:: Extrait fourni ::
MA : Ce qu’il faut comprendre c’est que la monnaie incarne le lien social. Ce n’est pas du tout un bien, une chose. Et cela, les citoyens l’ont véritablement incorporé dans leurs comportements.

LVSL : Quelles sont les solutions, comment pourrait s’enclencher un phénomène qui permettrait de compléter la zone euro ? Vous parliez de lien social, mais on voit que ce lien social reste incomplet d’une certaine façon. Quelles sont vos recommandations ?

NL – Avant de parler de recommandations, il faut bien comprendre notre analyse de la crise européenne. Si on qualifie la crise européenne comme une crise de la démocratie, une crise de la puissance publique en premier lieu, alors, la réponse, le grand levier du changement, sera en accord avec cette analyse. Ce que nous essayons de dire avec Michel, dans notre livre La Double démocratie, c’est que l’Europe, qui est d’abord une Europe de la règle, une Europe du marché intérieur, une Europe de la concurrence, vient en fait exercer une pression sur les démocraties nationales et leur pouvoir budgétaire. Il y a une tendance lourde d’affaissement du pouvoir budgétaire des parlements nationaux. Or qu’est-ce que le pouvoir budgétaire des parlements nationaux ? C’est en fait le cœur, la substance de la démocratie. C’est ce qui confère une réalité au pouvoir politique du citoyen via son vote. C’est-à-dire sa capacité d’élire une majorité parlementaire qui mettra en œuvre ses grandes orientations de politique publique grâce à un pouvoir budgétaire. Sous couvert d’une apparence affreusement technique, 90% des enjeux à l’Assemblée nationale se concentrent dans le projet de loi de finances. La démocratie moderne, autant conceptuellement qu’historiquement, se constitue autour du vote du budget, parce que c’est le vote des recettes, c’est-à-dire le vote de la richesse publique que la société se donne à elle-même. Et c’est le vote des dépenses, c’est-à-dire quels types de biens publics la société décide de produire pour elle-même, avec bien sûr des enjeux de répartition. Or nous constatons un affaissement de ce pouvoir budgétaire sur un plan qualitatif comme quantitatif.
:::
### Consigne écrite A
Indiquez le nombre de lignes des enregistrements qui contiennent la chaîne « picture », en respectant la casse. Donnez uniquement ce nombre.
:: Données de l'exercice ::
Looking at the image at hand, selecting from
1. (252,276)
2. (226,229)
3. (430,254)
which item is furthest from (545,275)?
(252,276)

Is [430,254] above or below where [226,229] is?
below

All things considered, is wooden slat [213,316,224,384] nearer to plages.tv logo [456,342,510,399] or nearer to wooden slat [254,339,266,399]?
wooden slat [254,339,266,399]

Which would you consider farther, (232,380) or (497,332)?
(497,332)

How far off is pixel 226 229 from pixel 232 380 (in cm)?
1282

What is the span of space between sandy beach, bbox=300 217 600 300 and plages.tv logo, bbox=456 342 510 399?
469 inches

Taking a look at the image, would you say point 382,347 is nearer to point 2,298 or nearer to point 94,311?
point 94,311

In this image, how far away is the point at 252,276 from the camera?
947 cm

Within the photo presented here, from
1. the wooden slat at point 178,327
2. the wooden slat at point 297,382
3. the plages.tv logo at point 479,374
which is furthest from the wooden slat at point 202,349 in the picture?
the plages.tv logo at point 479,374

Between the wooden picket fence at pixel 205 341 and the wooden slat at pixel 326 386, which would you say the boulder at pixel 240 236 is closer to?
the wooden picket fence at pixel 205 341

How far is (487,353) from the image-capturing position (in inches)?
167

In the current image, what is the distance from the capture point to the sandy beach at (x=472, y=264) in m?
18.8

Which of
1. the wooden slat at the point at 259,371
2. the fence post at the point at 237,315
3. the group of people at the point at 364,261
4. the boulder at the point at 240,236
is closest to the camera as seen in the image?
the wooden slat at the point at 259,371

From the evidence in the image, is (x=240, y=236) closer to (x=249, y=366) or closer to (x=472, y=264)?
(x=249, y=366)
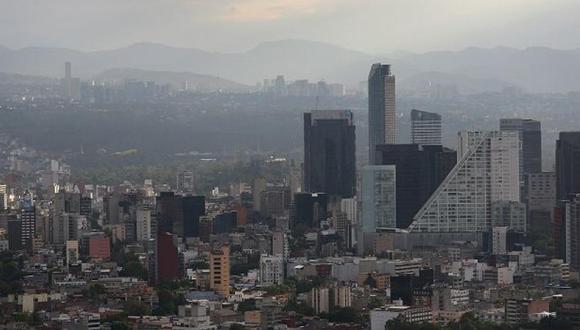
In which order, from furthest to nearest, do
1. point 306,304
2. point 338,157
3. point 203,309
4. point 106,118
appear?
point 106,118 → point 338,157 → point 306,304 → point 203,309

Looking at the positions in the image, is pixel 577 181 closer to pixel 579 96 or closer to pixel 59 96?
pixel 579 96

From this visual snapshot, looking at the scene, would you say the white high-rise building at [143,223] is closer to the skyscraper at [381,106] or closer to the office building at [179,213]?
the office building at [179,213]

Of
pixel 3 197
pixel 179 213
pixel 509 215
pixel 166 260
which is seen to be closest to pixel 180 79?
pixel 3 197

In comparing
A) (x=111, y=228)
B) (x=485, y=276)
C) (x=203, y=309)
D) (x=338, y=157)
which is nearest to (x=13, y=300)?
(x=203, y=309)

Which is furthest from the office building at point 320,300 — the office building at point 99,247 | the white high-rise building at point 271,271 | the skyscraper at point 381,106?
the skyscraper at point 381,106

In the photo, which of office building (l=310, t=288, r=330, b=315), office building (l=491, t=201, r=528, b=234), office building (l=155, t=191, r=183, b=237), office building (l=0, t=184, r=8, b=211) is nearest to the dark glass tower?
office building (l=491, t=201, r=528, b=234)
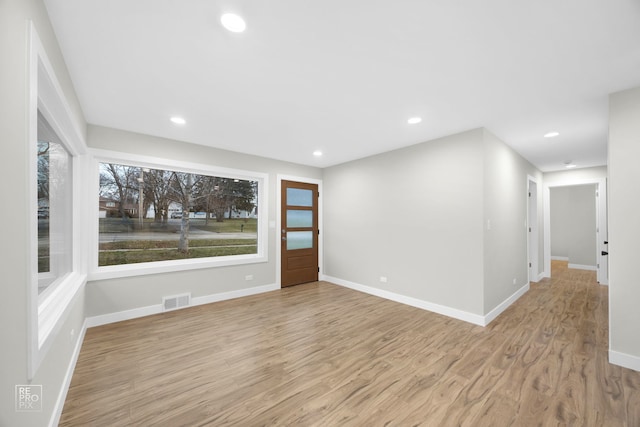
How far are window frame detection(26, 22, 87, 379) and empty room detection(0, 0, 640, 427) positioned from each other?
19 mm

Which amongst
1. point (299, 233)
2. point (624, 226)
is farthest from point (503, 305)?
point (299, 233)

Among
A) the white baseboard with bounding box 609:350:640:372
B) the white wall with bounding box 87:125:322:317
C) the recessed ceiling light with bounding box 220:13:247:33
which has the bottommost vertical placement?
the white baseboard with bounding box 609:350:640:372

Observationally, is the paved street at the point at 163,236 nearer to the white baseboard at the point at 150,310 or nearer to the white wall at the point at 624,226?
the white baseboard at the point at 150,310

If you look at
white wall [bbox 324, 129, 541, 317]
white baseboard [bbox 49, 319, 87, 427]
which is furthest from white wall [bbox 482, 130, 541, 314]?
white baseboard [bbox 49, 319, 87, 427]

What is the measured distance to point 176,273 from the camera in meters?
3.70

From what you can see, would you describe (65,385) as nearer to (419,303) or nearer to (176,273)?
(176,273)

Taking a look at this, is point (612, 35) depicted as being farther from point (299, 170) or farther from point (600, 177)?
point (600, 177)

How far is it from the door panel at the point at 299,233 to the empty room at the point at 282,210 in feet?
0.96

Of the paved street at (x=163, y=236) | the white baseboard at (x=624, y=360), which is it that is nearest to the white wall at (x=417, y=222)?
the white baseboard at (x=624, y=360)

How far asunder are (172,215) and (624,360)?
567 centimetres

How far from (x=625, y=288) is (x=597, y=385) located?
94 cm

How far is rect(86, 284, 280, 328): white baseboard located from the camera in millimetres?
3117

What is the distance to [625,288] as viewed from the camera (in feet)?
7.43

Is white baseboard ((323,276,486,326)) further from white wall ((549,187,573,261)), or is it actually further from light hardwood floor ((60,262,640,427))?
white wall ((549,187,573,261))
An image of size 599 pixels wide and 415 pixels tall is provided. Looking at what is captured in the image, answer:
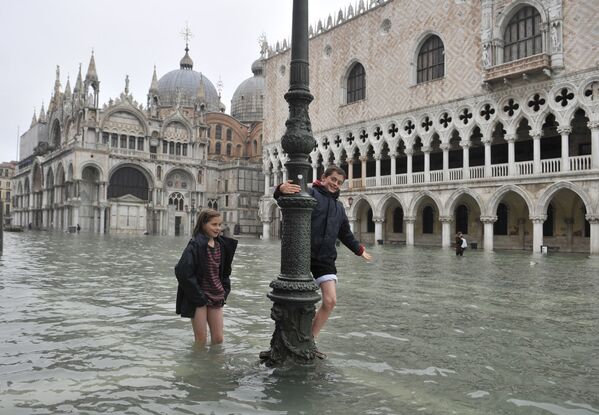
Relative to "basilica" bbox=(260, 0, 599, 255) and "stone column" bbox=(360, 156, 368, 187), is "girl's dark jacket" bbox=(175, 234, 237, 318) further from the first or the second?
"stone column" bbox=(360, 156, 368, 187)

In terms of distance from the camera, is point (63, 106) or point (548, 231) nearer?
point (548, 231)

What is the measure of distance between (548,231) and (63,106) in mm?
56887

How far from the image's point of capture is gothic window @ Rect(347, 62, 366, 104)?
37.2 m

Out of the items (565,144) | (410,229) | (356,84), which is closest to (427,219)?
(410,229)

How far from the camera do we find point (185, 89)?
70.3m

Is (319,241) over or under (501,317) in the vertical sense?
over

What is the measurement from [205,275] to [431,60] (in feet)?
100

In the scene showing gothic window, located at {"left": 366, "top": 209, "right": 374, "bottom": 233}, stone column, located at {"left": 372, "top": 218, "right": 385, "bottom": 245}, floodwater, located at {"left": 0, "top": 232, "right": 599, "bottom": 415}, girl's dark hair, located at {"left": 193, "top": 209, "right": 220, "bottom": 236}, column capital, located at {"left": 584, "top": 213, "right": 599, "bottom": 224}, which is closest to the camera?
floodwater, located at {"left": 0, "top": 232, "right": 599, "bottom": 415}

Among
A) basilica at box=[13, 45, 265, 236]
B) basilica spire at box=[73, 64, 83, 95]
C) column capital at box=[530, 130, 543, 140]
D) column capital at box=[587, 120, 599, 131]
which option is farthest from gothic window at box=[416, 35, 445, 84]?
basilica spire at box=[73, 64, 83, 95]

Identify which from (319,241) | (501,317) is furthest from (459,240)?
(319,241)

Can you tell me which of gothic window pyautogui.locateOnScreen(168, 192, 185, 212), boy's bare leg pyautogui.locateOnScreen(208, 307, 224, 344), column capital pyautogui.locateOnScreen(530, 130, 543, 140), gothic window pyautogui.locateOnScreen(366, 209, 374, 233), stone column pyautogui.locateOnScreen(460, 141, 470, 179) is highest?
column capital pyautogui.locateOnScreen(530, 130, 543, 140)

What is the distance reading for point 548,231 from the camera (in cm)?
2855

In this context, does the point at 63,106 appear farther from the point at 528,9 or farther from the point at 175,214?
the point at 528,9

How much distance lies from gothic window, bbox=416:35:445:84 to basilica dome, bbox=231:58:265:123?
4165cm
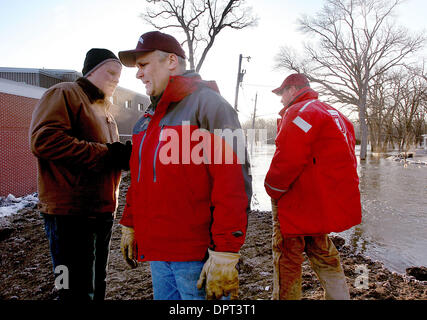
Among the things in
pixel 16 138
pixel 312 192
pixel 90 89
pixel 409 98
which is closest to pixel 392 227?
pixel 312 192

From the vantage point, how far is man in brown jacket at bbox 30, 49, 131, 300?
1983 mm

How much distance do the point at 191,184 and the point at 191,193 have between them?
0.17 feet

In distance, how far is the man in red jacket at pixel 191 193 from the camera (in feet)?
4.82

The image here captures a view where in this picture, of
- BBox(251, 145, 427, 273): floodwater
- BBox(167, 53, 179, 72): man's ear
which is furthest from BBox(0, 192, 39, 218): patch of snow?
BBox(167, 53, 179, 72): man's ear

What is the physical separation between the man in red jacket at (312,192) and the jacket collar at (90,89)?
1594mm

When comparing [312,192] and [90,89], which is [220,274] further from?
[90,89]

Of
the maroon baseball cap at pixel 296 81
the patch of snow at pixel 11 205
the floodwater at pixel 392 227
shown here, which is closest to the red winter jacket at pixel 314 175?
the maroon baseball cap at pixel 296 81

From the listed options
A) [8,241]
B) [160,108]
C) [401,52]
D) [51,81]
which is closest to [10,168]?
[8,241]

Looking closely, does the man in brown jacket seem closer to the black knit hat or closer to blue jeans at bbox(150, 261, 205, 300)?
the black knit hat

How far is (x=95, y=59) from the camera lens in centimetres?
241

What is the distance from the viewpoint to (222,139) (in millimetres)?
1541

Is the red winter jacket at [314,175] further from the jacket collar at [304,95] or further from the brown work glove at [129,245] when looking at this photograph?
the brown work glove at [129,245]

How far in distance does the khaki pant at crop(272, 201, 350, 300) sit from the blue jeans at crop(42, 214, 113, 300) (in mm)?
1462

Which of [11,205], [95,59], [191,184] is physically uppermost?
[95,59]
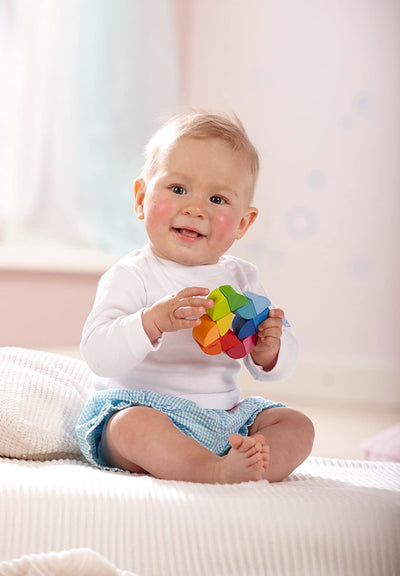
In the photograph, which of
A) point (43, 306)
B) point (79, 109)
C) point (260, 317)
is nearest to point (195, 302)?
point (260, 317)

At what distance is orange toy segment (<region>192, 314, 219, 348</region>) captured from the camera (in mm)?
1061

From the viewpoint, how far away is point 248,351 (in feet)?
3.68

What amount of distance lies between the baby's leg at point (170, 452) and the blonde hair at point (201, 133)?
398 millimetres

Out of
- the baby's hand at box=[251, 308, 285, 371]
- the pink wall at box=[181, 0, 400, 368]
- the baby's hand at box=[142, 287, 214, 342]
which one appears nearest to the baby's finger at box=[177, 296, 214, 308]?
:::
### Consigne écrite B
Répondez aux questions suivantes d'après l'extrait fourni.
(i) Selon MA, qu'incarne la monnaie ?
(ii) Quel est le titre du livre mentionné par NL ?
(iii) Quelle proportion des enjeux à l'Assemblée nationale se concentre dans le projet de loi de finances ?

### Bonne réponse A
2

### Bonne réponse B
(i) Le lien social.
(ii) La Double démocratie.
(iii) 90 %.